Justice Clarence Thomas concurred with the judgment, but he had a distinctly negative take on the Court’s handling of the individual mandate as a general matter.
“This Court has gone to great lengths to rescue the Act from its own text,” wrote Thomas. “So have the Act’s defenders, who argued in first instance that the individual coverage mandate is the Act’s linchpin, yet now, in an about-face, contend that it is just a throwaway sentence.” Thomas went on to point out that Justice Samuel Alito (one of the two dissenters in the opinion) is equally bothered by a shift in narrative that “transformed [the individual mandate] from the cornerstone of the law into a standalone provision.”
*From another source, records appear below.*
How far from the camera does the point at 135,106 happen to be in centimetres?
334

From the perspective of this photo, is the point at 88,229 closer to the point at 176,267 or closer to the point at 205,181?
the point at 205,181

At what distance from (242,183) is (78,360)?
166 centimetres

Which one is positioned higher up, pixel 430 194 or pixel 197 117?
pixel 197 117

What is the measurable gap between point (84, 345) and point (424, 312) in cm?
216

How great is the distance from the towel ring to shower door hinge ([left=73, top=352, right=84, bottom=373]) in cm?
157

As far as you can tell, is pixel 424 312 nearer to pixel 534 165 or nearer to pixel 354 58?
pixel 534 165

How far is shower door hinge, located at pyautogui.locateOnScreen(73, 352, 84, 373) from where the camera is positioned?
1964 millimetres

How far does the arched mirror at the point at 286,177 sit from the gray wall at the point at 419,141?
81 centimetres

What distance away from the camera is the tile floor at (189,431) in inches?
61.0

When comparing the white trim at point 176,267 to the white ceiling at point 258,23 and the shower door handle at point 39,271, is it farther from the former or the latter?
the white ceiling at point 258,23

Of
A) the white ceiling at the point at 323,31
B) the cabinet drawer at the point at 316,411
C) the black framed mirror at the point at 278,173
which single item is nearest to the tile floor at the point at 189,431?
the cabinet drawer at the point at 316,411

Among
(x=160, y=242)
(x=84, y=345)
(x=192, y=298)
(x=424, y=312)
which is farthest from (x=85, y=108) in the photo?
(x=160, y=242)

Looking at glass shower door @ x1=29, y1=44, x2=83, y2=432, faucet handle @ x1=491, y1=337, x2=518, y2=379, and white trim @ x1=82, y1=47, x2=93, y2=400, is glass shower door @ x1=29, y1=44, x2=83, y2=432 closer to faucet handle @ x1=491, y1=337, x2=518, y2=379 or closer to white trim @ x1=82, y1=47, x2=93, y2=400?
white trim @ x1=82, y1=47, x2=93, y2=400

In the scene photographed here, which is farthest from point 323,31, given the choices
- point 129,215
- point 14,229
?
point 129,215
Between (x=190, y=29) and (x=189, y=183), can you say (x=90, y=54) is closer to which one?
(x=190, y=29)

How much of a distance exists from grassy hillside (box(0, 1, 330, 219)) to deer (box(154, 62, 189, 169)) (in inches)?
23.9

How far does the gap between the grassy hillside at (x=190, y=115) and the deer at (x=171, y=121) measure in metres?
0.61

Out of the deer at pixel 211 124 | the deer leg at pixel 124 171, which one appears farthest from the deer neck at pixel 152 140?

Allowing that “whatever the Act’s dubious history in this Court, we must assess the current suit on its own terms,” Thomas acquiesced that the lawsuit before the Court is simply not the right vehicle to successfully challenge the ACA.
Thomas ended his concurrence with a critical word for the majority with which he agreed: “Although this Court has erred twice before in cases involving the Affordable Care Act, it does not err today.”
Justice Alito’s lengthy dissent (in which Justice Neil Gorsuch joined) almost playfully refers to the case as “the third installment in our epic Affordable Care Act trilogy” — in which “the Court is presented with the daunting problem of a ‘tax’ that does not tax.”
Alito criticized the majority, writing that “[i]nstead of defending the constitutionality of the individual mandate, the Court simply ducks the issue and holds that none of the Act’s challengers, including the 18 States that think the Act saddles them with huge financial costs, is entitled to sue.”
Reasoning that “the ACA imposes many burdensome obligations on States in their capacity as employers” and that “[e]ven $1 in harm is enough to support standing,” Alito questions the consistency of the majority’s ruling.
Alito went on to note that in the recent past, states have been permitted to wage lawsuits over costs related to exemptions from contraceptive mandates or costs from environmental regulations — and that Texas and the other state plaintiffs in this case should have been allowed to do the same.
The high court’s ruling means that the ACA, including its individual mandate, will stay in full force and effect.